▶ Page excerpt
::::::::

FLORENTINO JOYA v. PEDRO PAREJA +

DECISION

106 Phil. 645

[ G.R. No. L-13258, November 28, 1959 ]

FLORENTINO JOYA, JUAN TAHIMIC, AND DOMINGO JOYA, PETITIONERS, VS. PEDRO PAREJA, RESPONDENT.

D E C I S I O N

BARRERA, J.:

Florentino Joya is  the  owner  of a parcel  of land with an area of 11 hectares (lot No. 1171), situated in Sanja Mayor, Tanza, Cavite, which had been under lease to one Maximina Bondad for 16 years.  For the  duration  of said  period, the  land was  tenanted  and worked  on for the lessee by Pedro Pareja.

In April, 1954, upon termination  of the lease agreement, the  property  was returned to  the landowner,  with the lessee recommending  that the  same  be leased to  Pareja. The said  tenant and the landowner, however, failed  to agree on the terms under  which the former could  work on the land, specifically on the matter of rental, as Joya demanded 120 cavanes  as  annual rental therefor.  Notwithstanding such lack of understanding  between them, Pareja continued on his cultivation of the  property.

On May 24, 1954, the tenant filed with the Court of Industrial Relations (before the creation of the Court of Agrarian  Relations) Tenancy Case "No. 5281-R against Florentino Joya  for the  purpose of  securing a reduction of the rental allegedly  being imposed upon him by the respondent.  The landowner  resisted the  complaint disclaiming that Pareja had ever been his tenant.

Two days thereafter  or  on May  26,  Florentino  Joya leased the land to Domingo  Joya at an annual rent of 120 cavanes.  As the aforesaid lessee  found Pareja already working on the land, the former agreed to allow him (Pareja) to continue with his cultivation on condition that they would equally share its produce after deducting the rental for the land.  In view of this development, Pareja moved for the dismissal of his  complaint against the landowner, then  pending in the Court of Industrial Relations, on the ground that the  parties therein  had  already reached an agreement on the matter in controversy.

::::::::

▶ Data extract
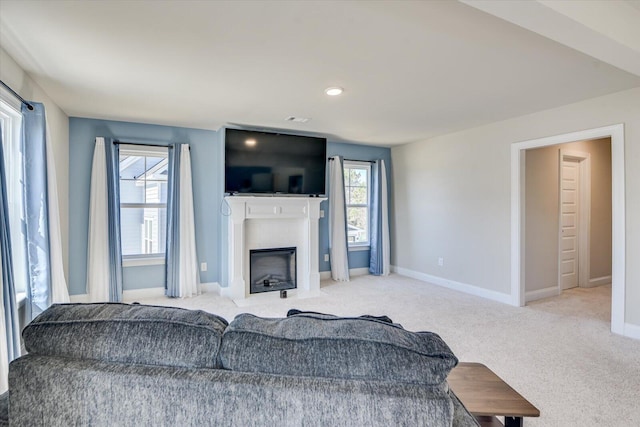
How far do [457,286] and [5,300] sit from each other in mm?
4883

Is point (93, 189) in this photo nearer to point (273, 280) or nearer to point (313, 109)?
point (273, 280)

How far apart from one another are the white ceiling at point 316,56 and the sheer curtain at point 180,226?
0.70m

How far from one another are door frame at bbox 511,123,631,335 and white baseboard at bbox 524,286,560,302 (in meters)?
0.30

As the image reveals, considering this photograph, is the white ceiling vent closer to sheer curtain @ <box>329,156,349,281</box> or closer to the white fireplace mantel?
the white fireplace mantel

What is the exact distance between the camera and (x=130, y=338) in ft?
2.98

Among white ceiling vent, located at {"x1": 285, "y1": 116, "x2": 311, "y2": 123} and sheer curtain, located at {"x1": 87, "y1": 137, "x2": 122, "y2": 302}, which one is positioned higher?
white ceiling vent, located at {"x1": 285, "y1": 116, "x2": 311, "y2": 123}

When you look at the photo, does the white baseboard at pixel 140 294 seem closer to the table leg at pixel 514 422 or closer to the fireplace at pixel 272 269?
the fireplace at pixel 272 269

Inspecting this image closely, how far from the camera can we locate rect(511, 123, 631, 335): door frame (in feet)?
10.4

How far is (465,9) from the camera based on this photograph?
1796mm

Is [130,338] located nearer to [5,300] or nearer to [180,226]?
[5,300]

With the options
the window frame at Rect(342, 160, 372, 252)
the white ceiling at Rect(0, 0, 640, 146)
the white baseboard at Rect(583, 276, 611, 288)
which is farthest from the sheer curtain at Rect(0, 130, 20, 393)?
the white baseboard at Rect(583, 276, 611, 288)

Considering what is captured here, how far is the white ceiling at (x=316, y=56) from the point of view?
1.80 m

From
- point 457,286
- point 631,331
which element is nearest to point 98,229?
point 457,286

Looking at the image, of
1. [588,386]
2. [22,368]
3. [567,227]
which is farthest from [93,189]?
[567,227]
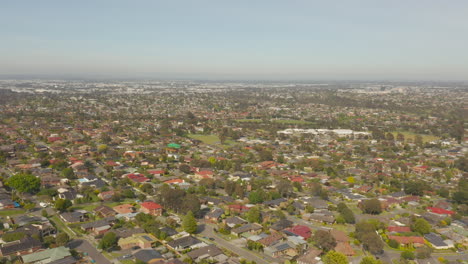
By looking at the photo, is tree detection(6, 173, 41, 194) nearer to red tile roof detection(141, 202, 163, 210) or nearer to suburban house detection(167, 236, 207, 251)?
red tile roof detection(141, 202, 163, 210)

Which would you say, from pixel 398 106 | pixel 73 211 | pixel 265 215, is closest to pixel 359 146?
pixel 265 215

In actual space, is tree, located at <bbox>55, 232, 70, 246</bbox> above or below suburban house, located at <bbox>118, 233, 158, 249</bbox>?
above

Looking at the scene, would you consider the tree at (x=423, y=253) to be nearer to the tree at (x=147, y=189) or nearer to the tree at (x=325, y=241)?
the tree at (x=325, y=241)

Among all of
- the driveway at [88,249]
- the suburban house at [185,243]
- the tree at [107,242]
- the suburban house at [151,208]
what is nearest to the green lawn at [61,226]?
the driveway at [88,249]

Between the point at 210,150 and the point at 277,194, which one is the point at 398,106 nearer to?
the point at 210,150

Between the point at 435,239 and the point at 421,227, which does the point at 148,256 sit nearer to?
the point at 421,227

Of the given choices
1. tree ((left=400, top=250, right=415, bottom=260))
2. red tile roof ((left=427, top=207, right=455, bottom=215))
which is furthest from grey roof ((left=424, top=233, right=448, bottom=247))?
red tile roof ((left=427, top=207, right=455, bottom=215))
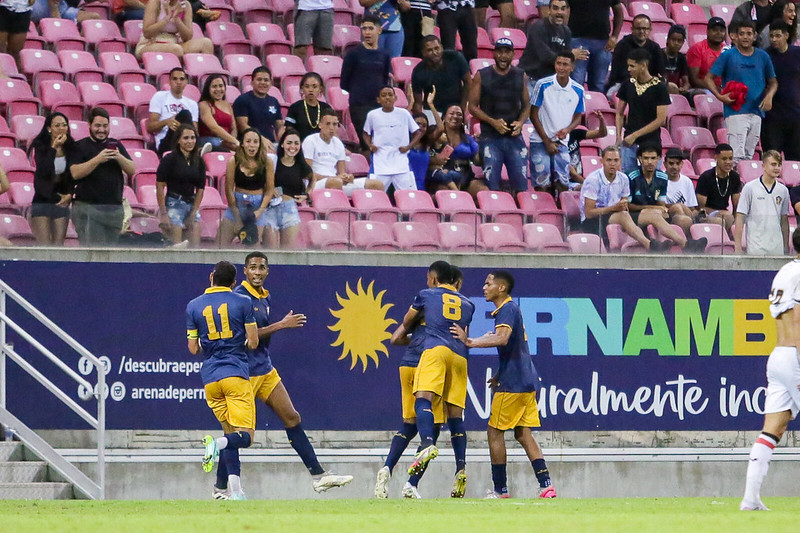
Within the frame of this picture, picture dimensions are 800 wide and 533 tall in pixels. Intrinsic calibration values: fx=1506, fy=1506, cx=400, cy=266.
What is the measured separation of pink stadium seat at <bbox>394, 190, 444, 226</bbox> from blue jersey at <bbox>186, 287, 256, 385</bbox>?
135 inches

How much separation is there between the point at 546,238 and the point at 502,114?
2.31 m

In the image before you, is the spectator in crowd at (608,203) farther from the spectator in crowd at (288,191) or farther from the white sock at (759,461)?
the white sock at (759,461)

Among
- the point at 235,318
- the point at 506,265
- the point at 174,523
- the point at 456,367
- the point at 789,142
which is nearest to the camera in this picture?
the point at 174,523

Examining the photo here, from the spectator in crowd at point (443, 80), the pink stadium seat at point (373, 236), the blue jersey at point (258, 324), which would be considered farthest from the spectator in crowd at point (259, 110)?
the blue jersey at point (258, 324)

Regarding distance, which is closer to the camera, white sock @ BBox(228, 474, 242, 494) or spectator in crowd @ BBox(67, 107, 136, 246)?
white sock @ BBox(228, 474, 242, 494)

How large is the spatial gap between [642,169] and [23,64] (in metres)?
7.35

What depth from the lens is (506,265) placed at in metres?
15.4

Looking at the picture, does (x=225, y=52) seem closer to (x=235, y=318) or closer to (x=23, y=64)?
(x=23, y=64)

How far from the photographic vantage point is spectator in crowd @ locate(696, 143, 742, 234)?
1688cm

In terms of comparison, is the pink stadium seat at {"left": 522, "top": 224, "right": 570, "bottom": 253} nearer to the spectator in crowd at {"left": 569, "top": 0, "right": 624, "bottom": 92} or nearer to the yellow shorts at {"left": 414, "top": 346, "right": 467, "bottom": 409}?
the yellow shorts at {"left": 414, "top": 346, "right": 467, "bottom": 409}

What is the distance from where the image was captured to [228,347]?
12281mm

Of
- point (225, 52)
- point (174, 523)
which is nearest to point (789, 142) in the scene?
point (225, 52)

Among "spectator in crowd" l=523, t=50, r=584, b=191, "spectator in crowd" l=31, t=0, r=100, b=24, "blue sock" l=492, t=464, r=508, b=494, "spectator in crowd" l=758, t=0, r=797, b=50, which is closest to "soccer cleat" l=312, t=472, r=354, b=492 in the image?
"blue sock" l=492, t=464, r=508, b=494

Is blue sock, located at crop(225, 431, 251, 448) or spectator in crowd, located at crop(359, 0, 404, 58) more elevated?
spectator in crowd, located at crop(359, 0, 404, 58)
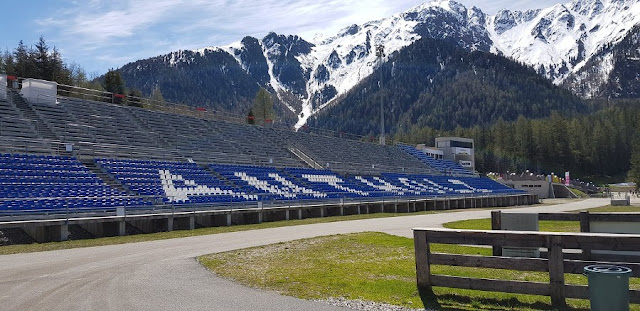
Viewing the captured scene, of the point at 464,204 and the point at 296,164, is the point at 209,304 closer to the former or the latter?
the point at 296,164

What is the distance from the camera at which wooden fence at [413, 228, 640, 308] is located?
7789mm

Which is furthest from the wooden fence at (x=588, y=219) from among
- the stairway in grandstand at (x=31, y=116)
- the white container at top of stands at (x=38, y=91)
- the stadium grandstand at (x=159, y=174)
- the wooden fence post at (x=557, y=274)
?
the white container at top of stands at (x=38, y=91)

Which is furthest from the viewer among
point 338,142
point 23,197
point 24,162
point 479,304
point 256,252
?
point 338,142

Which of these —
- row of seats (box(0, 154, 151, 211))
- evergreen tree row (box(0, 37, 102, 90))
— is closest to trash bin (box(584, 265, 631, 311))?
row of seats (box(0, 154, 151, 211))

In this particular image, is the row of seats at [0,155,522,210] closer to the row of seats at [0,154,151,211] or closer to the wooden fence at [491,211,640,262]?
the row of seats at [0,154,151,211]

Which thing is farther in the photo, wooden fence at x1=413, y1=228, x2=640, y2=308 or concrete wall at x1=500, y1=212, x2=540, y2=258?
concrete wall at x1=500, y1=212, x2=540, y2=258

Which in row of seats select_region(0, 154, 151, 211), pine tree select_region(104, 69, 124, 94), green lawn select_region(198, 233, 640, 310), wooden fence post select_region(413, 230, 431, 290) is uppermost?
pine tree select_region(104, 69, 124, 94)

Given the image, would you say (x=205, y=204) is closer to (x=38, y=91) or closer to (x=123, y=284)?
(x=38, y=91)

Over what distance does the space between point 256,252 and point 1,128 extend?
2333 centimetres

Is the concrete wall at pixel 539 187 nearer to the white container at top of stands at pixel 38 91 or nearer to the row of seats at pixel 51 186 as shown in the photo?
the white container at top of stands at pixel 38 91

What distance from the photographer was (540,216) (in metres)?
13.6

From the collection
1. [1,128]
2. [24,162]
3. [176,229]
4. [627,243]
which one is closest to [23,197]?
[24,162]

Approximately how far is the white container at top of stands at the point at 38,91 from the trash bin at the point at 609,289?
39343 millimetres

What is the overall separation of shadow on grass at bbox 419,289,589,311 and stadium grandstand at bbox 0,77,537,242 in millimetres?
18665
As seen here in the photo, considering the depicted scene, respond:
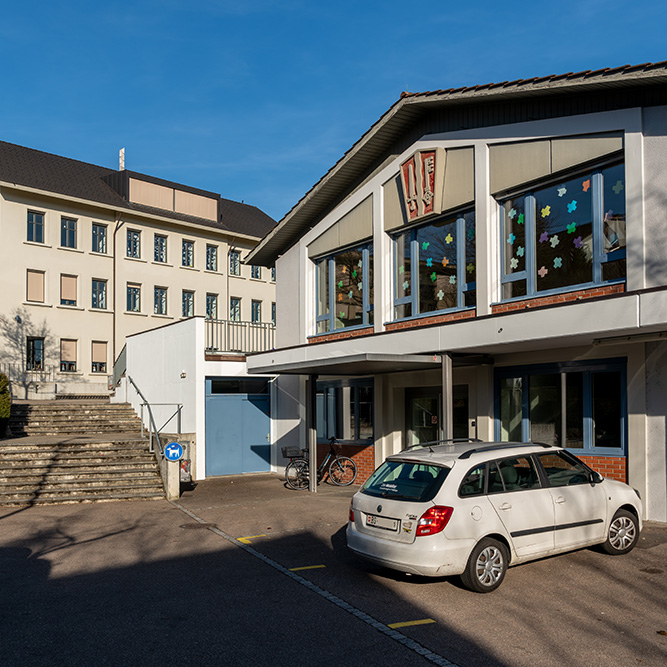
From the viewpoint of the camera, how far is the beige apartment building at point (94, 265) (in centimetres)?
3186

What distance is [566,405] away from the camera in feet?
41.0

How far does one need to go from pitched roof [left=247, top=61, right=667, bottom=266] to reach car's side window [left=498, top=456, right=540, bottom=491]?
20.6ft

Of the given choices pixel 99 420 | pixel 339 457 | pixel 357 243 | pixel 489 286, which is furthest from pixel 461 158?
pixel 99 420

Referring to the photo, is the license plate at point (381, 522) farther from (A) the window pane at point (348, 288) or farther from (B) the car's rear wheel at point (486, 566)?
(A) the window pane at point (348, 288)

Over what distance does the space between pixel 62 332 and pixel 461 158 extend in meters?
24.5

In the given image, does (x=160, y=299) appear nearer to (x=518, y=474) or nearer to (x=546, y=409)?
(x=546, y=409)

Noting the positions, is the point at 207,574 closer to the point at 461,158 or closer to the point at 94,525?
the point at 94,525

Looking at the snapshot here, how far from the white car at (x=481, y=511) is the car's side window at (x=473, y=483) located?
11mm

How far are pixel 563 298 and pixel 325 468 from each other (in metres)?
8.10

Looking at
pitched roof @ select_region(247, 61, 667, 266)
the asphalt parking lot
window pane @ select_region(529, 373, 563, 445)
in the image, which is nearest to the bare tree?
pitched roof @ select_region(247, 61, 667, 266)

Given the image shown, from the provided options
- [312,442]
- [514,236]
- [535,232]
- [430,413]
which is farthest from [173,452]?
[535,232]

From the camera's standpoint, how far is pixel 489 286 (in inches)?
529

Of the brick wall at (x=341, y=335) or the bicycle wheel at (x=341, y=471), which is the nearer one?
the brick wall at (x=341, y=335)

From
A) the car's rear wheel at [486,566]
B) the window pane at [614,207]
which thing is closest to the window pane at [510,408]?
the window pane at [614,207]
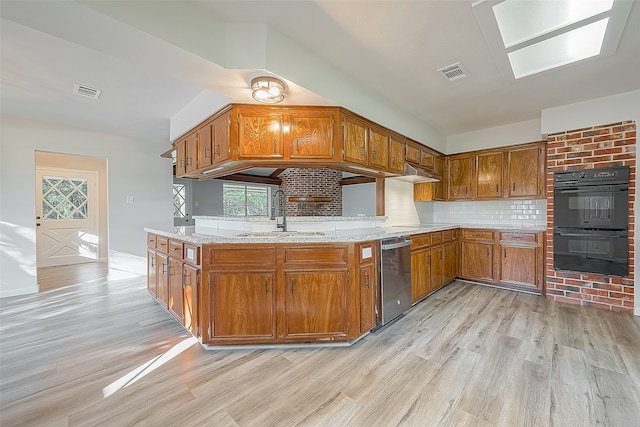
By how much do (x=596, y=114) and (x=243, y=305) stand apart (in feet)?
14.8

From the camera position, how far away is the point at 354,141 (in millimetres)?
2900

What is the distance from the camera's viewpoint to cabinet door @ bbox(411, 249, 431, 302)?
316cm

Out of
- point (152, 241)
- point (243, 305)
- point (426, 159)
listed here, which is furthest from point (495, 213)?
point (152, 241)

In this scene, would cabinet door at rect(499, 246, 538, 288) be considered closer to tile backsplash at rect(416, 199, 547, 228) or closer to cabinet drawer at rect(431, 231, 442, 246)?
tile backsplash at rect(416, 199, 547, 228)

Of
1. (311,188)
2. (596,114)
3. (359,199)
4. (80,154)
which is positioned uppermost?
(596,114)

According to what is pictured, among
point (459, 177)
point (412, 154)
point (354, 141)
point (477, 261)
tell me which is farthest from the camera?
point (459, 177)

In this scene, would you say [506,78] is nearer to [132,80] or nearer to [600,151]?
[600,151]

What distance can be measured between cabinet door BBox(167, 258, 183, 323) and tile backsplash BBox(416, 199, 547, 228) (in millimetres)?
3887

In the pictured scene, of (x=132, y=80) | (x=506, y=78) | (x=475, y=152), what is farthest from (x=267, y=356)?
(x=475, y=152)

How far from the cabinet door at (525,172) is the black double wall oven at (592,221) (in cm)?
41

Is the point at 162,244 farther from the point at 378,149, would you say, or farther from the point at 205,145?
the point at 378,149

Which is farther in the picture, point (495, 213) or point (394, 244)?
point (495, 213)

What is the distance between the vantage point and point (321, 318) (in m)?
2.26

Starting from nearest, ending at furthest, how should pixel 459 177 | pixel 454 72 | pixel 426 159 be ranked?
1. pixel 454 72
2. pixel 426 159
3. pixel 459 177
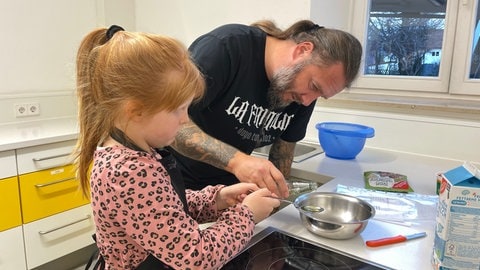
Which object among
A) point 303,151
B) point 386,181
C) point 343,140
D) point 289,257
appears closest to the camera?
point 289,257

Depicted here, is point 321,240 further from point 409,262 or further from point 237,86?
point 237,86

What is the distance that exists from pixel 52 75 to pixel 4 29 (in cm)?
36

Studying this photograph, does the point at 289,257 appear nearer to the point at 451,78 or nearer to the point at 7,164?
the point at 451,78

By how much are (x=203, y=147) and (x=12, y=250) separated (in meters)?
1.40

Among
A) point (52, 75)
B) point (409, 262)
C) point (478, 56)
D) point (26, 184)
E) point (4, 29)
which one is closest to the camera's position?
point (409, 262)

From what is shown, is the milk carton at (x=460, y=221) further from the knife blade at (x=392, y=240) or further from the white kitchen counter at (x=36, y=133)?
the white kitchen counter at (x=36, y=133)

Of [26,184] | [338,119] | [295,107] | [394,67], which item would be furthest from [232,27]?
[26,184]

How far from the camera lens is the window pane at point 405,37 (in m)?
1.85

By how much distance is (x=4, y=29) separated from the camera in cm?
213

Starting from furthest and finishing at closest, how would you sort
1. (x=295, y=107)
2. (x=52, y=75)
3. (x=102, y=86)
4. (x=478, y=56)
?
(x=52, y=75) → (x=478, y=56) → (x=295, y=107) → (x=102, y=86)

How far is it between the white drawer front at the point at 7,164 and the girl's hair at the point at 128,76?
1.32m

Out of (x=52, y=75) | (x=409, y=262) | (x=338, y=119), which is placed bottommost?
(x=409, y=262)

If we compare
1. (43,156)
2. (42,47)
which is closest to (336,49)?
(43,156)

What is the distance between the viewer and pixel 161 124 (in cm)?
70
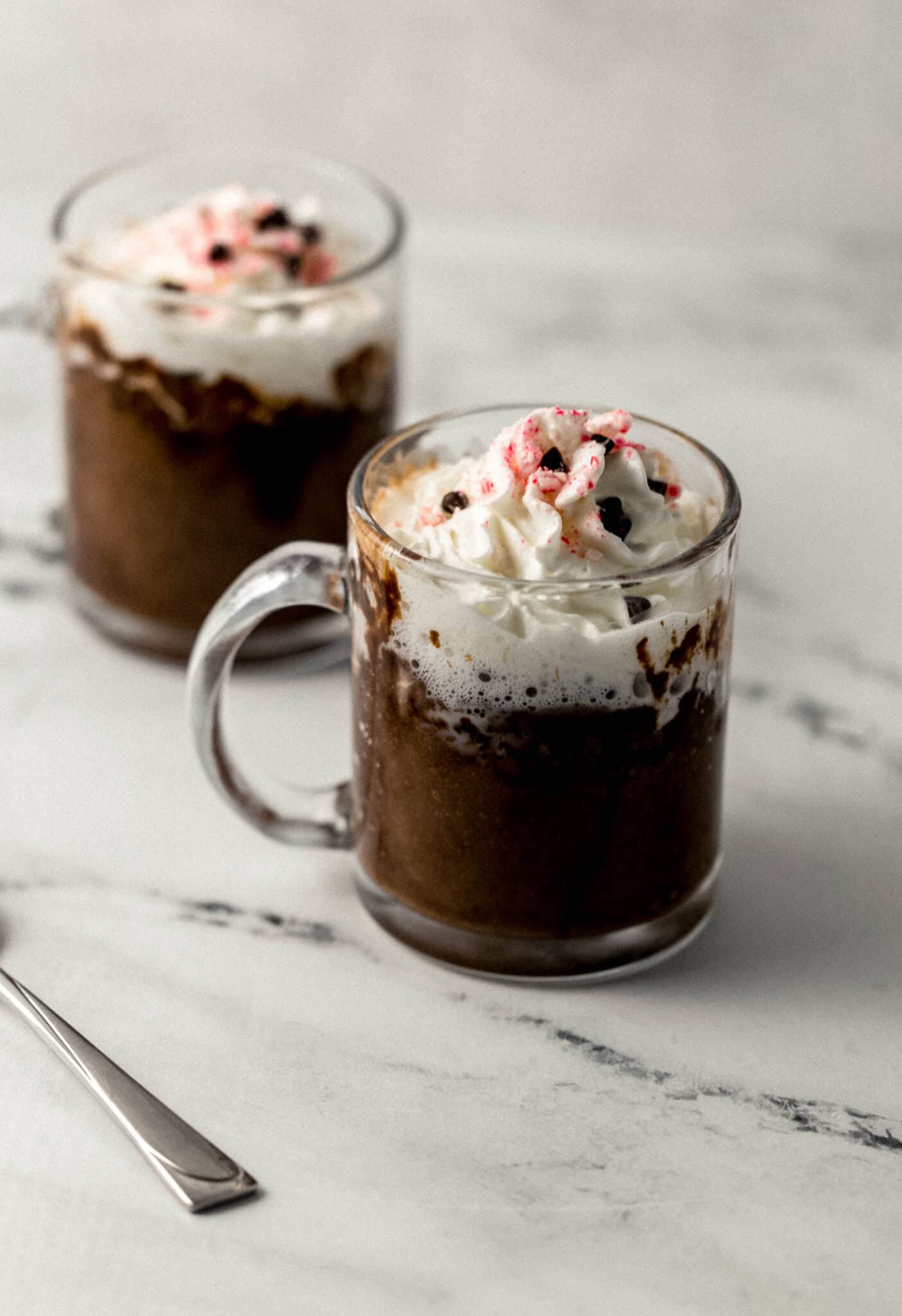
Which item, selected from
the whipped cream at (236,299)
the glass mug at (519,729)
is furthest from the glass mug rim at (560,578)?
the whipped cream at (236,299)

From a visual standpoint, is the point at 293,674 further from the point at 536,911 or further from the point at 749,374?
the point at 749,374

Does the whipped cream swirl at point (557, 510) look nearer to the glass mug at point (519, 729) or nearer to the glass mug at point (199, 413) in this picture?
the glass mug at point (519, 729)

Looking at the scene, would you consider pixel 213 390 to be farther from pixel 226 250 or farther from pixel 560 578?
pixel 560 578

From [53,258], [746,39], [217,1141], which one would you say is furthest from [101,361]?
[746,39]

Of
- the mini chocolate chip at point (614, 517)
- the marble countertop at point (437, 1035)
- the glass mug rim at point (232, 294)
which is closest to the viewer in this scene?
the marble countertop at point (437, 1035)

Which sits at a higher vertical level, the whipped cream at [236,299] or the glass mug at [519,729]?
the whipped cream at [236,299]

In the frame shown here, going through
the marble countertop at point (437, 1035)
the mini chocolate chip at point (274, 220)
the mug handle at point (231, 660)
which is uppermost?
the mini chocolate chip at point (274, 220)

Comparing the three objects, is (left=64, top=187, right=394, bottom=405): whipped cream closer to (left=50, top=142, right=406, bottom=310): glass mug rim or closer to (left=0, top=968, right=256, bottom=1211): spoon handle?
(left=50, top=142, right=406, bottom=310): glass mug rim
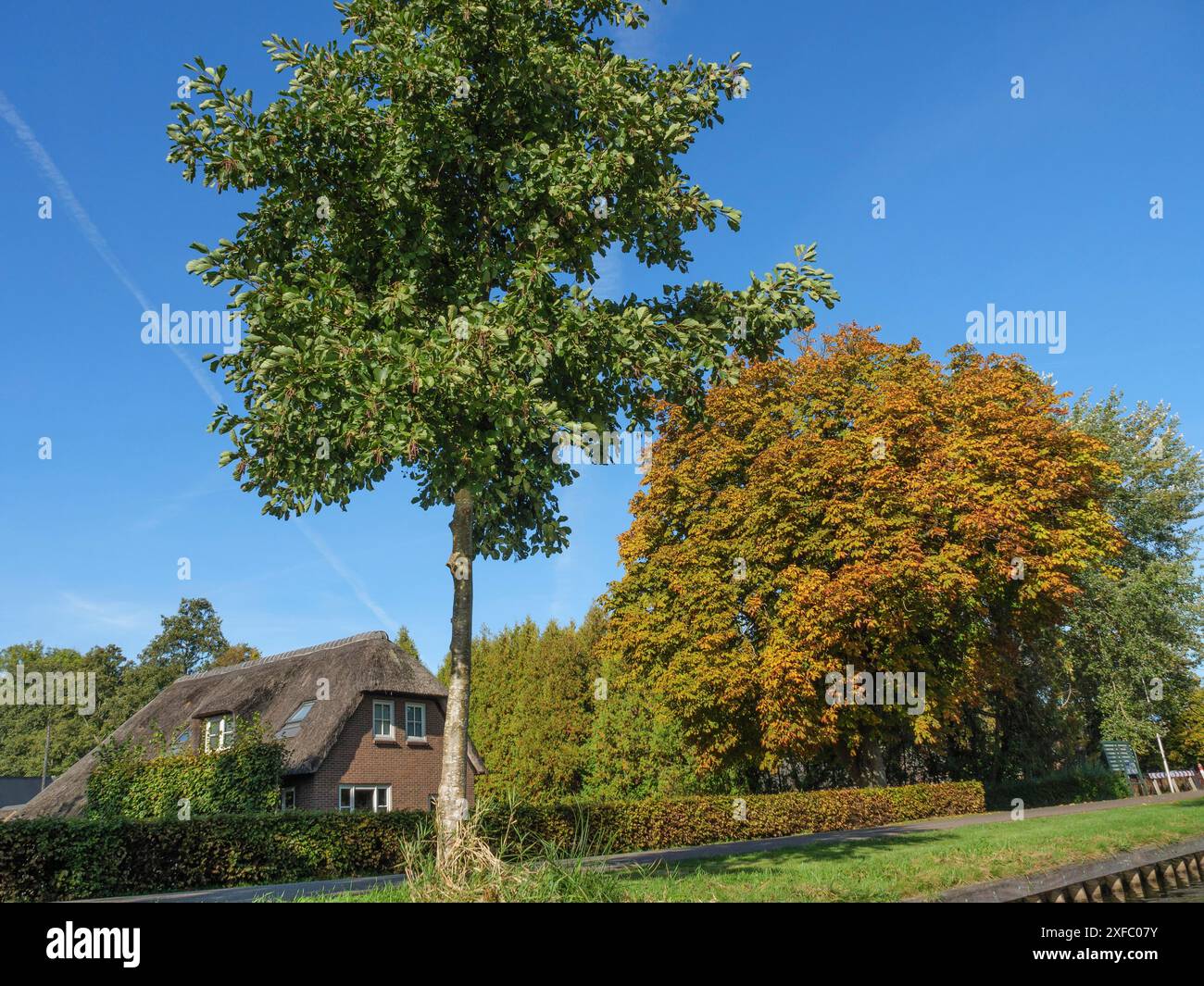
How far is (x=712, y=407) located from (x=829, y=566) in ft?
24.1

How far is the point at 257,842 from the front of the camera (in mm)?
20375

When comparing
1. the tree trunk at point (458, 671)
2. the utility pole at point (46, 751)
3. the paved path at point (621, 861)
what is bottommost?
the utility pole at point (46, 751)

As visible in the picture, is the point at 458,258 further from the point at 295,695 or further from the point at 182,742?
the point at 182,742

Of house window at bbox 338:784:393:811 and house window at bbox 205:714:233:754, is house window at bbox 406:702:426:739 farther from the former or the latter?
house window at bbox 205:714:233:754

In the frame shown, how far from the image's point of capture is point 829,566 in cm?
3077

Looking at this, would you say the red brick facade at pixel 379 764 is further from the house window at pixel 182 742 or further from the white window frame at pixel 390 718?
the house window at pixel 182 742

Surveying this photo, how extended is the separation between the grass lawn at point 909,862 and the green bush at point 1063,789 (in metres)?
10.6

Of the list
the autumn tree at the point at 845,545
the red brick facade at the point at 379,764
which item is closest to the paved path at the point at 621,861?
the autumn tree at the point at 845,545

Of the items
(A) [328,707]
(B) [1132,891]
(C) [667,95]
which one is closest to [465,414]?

::::::::

▶ The problem
Set down the passage of the Joya v. Pareja decision starting at "FLORENTINO JOYA v." and ending at "PEDRO PAREJA, RESPONDENT.", word for word.

▶ Output for this task
FLORENTINO JOYA v. PEDRO PAREJA +

DECISION

106 Phil. 645

[ G.R. No. L-13258, November 28, 1959 ]

FLORENTINO JOYA, JUAN TAHIMIC, AND DOMINGO JOYA, PETITIONERS, VS. PEDRO PAREJA, RESPONDENT.